Paul Simon said “the way that I listen to my own records is not for the chords or the lyrics - my first impression is of the overall sound.” What’s your own take on that and how would you define your personal sound?

Jerry: I have to agree with that. I listen to the whole thing first, whether it’s our music or someone else’s. The essence first—is it compelling, interesting, exciting, mysterious?

I may notice specific parts the first time I’m hearing something, but more often I will catch those on repeated listens. I will process the sound of a lyric before its meaning quite frequently, which is I guess why Sigur Ros and Cocteau Twins work on my emotions … it’s the sound!

After that it’s details, details, details. I will want to understand why something works (or doesn’t). But it all starts at that first listen for essence for me.

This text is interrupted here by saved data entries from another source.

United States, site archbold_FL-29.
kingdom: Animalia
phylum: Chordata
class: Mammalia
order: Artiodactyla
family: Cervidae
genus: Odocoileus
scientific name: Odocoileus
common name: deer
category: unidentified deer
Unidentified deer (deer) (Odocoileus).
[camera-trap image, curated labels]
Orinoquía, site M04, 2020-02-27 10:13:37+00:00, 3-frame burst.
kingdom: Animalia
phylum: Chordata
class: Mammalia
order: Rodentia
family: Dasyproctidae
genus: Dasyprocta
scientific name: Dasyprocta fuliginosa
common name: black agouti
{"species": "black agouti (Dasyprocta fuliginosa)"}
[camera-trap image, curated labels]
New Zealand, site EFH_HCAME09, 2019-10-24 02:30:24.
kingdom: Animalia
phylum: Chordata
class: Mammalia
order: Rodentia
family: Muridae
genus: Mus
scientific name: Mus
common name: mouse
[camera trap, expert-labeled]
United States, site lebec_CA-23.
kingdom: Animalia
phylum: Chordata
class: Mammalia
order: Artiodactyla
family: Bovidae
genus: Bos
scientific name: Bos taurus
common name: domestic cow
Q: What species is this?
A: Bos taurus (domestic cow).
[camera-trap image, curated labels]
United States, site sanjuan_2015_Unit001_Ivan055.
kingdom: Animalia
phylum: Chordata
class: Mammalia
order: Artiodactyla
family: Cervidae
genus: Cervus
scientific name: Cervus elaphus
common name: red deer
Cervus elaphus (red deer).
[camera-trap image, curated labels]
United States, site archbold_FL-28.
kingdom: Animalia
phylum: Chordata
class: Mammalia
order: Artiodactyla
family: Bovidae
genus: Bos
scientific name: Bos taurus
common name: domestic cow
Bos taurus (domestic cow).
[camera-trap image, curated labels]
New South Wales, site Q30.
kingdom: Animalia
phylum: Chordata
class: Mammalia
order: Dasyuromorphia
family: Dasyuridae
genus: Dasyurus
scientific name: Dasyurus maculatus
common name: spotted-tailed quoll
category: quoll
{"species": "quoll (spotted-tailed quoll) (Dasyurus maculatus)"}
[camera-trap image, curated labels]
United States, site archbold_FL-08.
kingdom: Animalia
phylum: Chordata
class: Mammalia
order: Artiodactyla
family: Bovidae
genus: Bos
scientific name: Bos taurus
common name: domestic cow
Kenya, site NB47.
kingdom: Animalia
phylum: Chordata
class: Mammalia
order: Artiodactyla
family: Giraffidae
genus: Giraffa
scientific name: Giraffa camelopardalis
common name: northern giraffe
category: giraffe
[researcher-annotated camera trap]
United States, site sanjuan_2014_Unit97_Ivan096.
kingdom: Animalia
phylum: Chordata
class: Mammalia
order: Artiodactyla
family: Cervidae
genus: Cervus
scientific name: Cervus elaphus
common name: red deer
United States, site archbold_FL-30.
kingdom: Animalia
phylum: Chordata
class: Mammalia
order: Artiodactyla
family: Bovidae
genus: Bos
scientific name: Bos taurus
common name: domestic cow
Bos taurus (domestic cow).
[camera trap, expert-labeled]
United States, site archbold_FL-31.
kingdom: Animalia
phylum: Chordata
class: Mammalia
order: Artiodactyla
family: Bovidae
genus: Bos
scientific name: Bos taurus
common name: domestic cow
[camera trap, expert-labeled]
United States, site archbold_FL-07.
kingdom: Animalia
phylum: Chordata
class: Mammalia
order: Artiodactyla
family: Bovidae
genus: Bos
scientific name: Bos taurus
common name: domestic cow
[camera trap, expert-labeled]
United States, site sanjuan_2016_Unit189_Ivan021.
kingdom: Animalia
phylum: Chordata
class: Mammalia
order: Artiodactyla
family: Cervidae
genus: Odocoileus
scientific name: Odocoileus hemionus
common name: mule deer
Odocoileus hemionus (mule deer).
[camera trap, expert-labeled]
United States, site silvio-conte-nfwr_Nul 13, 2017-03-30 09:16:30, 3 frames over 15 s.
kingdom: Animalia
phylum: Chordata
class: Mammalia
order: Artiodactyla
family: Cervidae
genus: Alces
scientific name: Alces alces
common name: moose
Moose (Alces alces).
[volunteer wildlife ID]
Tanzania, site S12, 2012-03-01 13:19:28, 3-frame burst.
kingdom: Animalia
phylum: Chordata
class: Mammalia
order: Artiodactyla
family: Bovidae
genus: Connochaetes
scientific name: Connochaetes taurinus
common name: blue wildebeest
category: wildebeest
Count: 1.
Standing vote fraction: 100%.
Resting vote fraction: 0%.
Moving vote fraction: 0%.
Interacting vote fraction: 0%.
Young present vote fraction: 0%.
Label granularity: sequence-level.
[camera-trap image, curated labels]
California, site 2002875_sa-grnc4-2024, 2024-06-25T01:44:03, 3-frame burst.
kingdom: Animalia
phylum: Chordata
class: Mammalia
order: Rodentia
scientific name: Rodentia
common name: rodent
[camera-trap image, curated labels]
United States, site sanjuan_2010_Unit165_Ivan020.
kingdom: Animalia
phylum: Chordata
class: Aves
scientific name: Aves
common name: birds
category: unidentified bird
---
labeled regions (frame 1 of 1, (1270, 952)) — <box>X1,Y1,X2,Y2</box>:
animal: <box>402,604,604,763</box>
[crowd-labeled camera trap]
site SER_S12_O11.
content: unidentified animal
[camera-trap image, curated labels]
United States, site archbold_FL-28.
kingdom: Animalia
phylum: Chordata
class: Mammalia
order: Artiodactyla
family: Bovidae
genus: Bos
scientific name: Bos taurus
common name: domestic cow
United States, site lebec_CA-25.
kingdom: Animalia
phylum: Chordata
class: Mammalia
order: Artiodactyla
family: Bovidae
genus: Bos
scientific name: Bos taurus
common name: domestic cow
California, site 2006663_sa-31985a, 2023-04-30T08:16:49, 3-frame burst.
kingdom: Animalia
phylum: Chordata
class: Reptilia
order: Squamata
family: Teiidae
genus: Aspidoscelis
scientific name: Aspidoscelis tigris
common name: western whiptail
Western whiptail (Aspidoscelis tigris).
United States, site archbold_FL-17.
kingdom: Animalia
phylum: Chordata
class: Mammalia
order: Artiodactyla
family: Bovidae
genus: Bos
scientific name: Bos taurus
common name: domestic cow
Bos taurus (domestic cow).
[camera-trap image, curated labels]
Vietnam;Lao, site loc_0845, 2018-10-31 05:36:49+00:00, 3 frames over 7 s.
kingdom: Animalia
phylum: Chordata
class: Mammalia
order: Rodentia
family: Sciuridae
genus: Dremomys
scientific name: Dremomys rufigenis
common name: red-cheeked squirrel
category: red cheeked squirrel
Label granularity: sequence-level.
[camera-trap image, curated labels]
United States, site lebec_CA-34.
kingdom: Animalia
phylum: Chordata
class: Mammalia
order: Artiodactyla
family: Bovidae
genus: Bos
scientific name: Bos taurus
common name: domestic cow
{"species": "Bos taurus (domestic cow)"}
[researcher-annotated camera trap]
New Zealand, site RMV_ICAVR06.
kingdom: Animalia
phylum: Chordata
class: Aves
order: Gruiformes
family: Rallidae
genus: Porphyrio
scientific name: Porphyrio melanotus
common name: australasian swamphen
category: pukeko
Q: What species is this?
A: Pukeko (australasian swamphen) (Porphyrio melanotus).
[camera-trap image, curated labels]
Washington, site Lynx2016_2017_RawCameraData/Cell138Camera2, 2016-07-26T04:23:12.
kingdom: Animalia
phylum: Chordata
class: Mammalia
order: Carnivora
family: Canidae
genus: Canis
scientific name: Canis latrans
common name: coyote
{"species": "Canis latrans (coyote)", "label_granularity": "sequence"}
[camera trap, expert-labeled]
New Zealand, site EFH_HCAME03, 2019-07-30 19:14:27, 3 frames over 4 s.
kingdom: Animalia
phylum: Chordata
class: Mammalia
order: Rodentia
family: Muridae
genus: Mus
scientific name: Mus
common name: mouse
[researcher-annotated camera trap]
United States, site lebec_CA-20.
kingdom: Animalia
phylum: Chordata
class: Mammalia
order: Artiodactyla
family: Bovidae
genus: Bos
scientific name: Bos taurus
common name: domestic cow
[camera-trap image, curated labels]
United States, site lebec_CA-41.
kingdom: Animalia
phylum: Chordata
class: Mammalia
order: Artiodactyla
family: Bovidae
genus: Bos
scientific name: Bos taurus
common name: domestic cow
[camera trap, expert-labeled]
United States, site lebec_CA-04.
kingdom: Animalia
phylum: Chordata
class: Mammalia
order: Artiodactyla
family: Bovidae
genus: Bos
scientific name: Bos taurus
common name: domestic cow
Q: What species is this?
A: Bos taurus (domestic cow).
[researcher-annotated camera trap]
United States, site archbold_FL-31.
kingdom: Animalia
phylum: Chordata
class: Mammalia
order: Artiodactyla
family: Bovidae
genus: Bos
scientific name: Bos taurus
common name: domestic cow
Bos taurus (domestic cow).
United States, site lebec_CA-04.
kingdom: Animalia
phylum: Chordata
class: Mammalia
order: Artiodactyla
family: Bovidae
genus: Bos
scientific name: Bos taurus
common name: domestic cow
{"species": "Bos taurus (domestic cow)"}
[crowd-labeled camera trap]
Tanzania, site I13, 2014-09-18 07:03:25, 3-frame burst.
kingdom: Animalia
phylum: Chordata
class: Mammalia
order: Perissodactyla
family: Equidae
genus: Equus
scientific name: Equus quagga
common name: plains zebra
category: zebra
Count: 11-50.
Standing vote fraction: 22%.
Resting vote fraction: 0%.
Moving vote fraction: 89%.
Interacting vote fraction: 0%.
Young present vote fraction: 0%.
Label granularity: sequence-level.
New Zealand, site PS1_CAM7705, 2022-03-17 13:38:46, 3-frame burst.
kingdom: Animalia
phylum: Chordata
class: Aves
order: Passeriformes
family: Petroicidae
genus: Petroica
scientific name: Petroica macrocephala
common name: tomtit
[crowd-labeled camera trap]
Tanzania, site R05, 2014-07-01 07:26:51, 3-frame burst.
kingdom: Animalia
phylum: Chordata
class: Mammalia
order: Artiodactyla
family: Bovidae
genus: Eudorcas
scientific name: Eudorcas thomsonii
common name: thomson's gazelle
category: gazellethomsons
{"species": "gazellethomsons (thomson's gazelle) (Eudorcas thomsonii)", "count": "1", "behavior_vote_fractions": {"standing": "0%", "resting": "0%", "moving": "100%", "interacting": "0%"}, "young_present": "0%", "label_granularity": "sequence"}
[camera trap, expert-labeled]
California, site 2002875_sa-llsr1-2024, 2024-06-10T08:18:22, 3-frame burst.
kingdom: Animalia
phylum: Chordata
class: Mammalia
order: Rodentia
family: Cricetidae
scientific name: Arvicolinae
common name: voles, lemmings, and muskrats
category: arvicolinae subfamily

Dave: I thought and talked a lot about “world building” in the studio while we were making Omen.

As a band, we wanted each song to have its own internal specificity and be rigorous about expressing it. Maybe that means some of the songs might strike a certain kind of person as overproduced, or that the album as a whole isn’t as cohesive as it might have been had we not actively tried to push the songs in different directions so much.

But we decided early to trust that the process—especially having Mitch (Easter) producing with us, and Greg (Calbi) mastering—would bring things to some point of cohesion by the end. And it did. So when I listen to the album now, I’m no longer hearing the component parts, which is a relief.

As far as one’s “personal sound,” I’m still deciding if I think that’s something one should define for one’s self, or even necessarily aim for.